You are currently browsing the daily archive for October 5, 2004.
Sat and listened to the rock-and-roll sales training spectacular that is Mike Southon‘s Sales on a Beermat. Well worth the time and effort to get to Ludgate Circus for 08:45. Great fun and extremely useful – if you have to do sales and you haven’t had this experience then get onto ecademy and do it, as soon as you can.
Luckily, I already had a coffee booked in with my favourite customer, Stuart Dickenson of DfES. The time in Victoria St *$s flew by, catching up on how the rest of the 5-year-strategy launch went and what’s going on now.
On the way back I jumped off the bus in Trafalgar Sq and walked up to the office – snapping for the photoblog as I went.
Thinking about elevator pitches this morning – of which more later.
OK – I sell knowledge management consulting. That means I do workshops, awaydays, mentoring, interim management, public speaking and some poor clients occasionally commission me to write them a report.
But what differentiates me from other KM consultants who do those things? Well I am a bit different, personally – I don’t know how to describe it but you get a flavour of that from reading what I write here. And I think a bit differently (I swing wildly along the techno-fetishist fluffy bunny spectrum).

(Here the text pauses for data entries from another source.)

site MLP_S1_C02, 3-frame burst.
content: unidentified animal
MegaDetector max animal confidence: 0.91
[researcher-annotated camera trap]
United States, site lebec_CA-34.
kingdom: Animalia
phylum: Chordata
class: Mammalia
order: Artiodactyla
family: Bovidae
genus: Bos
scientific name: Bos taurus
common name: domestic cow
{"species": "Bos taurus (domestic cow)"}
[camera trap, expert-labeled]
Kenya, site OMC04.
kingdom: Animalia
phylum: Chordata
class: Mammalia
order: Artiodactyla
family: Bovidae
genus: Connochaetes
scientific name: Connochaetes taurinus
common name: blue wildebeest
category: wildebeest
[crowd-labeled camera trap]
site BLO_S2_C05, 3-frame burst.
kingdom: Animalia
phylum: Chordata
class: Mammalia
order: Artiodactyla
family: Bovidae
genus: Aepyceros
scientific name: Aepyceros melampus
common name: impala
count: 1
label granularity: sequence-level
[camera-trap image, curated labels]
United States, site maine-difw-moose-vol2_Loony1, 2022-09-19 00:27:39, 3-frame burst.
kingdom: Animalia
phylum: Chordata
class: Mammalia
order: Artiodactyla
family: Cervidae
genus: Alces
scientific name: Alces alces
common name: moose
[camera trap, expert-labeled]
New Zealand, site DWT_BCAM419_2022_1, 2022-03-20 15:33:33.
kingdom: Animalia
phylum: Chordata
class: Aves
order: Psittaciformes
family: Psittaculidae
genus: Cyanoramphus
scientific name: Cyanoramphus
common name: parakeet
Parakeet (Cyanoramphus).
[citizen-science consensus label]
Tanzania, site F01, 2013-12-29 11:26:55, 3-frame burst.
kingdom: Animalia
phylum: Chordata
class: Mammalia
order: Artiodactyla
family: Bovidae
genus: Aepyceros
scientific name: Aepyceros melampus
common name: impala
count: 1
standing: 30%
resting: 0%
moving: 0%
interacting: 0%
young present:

I also mainly help public sector clients – and the things they need are sometimes very different from commercial folk (though often frighteningly similar).
The creed is getting refined and this is how I wrote it today as the elevator doors squeak to a close behind me:
I believe that much of the pain we feel as managers in modern organisations comes from trying to apply management thinking and methods that are 100 years out of date and which were developed to solve a very different set of problems.
My understanding is that nobody has worked out a one-size-fits-all set of techniques for managing people in knowledge-based organisations and that it’s possible (probable?) that no such o-s-f-a set exists.
What I do is help people work out what are the right techniques for them and their colleagues to use today and to see how they can really use them for organisational benefit – however they may perceive that.
My experience has been that this usually requires them to find ways of being comfortable with their own creativity, and to nurture the creativity of others around them, while at the same time coming to feel at home with technology that is evolving very very quickly.